The researchers developed a VR simulation of a car backseat. Users interact with a virtual drug user who entices them to join in for a drag of meth. With the help of this simulation, scientists can study the likelihood of an addict participating in drug use. The machine constantly measures the electrical conductance, brainwaves and pulse of the subject to determine their chances of relapse.

The artificial intelligence system compares over 10,000 patterns that it received from known addiction cases to check whether the same markers are present in a subject. Essentially, a higher presence of markers indicates a greater drug-craving effect on the person. WonderLab is working with drug rehabilitation centres across 10 Chinese municipalities and provinces including Yunnan, Chongqing, Sichuan, Yunnan, Beijing and Shandong.

(VR) experience designed to determine how prone the participant is to drug use. Photo: SCMP/Tom Wang

Currently, the company uses the device to understand the effectiveness of rehabilitation for different patients. Li Dai, the founder of WonderLab, compares the technology to a polygraph for drug addicts. Previously, rehabilitation centres used questionnaires to determine whether an individual was rehabilitated. However, Li claims the previous method was subjective and often resulted in inaccurate conclusions.
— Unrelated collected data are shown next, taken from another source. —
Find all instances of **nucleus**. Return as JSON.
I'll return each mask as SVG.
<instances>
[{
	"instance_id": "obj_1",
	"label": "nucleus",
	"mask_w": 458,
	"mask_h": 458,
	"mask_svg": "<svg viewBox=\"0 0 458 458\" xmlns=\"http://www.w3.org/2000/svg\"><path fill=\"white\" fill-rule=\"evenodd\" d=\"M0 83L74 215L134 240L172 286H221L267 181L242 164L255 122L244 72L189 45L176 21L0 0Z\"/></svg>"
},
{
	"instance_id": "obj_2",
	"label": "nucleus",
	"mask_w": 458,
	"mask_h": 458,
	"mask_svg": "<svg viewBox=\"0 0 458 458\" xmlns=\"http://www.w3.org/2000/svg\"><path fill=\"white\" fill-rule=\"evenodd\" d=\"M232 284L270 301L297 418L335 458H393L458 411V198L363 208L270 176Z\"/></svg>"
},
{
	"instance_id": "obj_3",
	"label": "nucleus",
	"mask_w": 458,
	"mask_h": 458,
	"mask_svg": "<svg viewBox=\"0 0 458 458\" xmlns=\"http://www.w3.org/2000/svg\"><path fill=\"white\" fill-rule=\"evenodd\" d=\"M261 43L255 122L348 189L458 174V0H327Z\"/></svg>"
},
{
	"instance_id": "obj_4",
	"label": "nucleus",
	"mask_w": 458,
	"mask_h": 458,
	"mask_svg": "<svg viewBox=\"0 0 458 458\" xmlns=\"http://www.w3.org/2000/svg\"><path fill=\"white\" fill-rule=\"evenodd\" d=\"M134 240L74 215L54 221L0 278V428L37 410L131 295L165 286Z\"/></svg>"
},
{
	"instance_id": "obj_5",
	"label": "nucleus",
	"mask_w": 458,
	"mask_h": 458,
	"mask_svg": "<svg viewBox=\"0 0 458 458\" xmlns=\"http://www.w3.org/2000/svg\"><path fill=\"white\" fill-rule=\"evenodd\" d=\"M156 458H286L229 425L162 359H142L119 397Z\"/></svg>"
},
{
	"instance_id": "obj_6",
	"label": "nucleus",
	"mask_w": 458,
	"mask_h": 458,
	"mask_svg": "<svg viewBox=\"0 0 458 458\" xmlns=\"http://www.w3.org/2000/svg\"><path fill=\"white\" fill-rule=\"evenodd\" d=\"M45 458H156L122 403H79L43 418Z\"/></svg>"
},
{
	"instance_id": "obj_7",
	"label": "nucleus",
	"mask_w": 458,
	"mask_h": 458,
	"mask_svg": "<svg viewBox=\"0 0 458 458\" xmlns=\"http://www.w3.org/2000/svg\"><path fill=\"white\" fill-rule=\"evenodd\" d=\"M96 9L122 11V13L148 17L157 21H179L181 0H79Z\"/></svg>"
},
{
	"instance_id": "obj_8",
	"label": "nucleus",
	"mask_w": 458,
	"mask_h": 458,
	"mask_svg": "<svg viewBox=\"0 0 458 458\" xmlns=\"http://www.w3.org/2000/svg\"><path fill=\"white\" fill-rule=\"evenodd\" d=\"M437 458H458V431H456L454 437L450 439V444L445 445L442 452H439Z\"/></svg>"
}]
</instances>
With this AI-assisted VR simulation, researchers can track the brain’s reaction to drug abuse situations. These results are then compared to previous results from addicts who have abstained from using drugs and people who never developed an addiction.

The tricky part of reading brain signals

The human brain is comprised of 86 billion neurons, each relaying signals to the different parts of the body. Tracking the signal from so many neurons is impossible for human beings. Li says that the traditional method of study only showed bipolar comparisons, either with or without a drug abuse trigger.

Li and his team can train the artificial intelligence system to perform this study of the brain signals, eliminating irrelevant data during the process. The results are more accurate when more variables are added to the mix. At present, the tech can predict drug addiction with 90% accuracy. A similar AI model correctly detects depression  nine times out of ten.

China’s drug problems are much limited in scope when compared to countries such as the UK and the US. In America, around 30.5 million individuals aged 12 or above use illegal drugs. In China, that number is just 2.4 million, representing only 0.2% of the total population. Therefore, WonderLab’s technology is relevant throughout the world, allowing a deeper understanding of relapse into drug use.

Li claims his ultimate goal for the project remains better understanding and treatment of depression, Alzheimer’s and schizophrenia. It can be interesting to see where the technology goes in the future and whether it succeeds in unlocking the secrets of the human mind.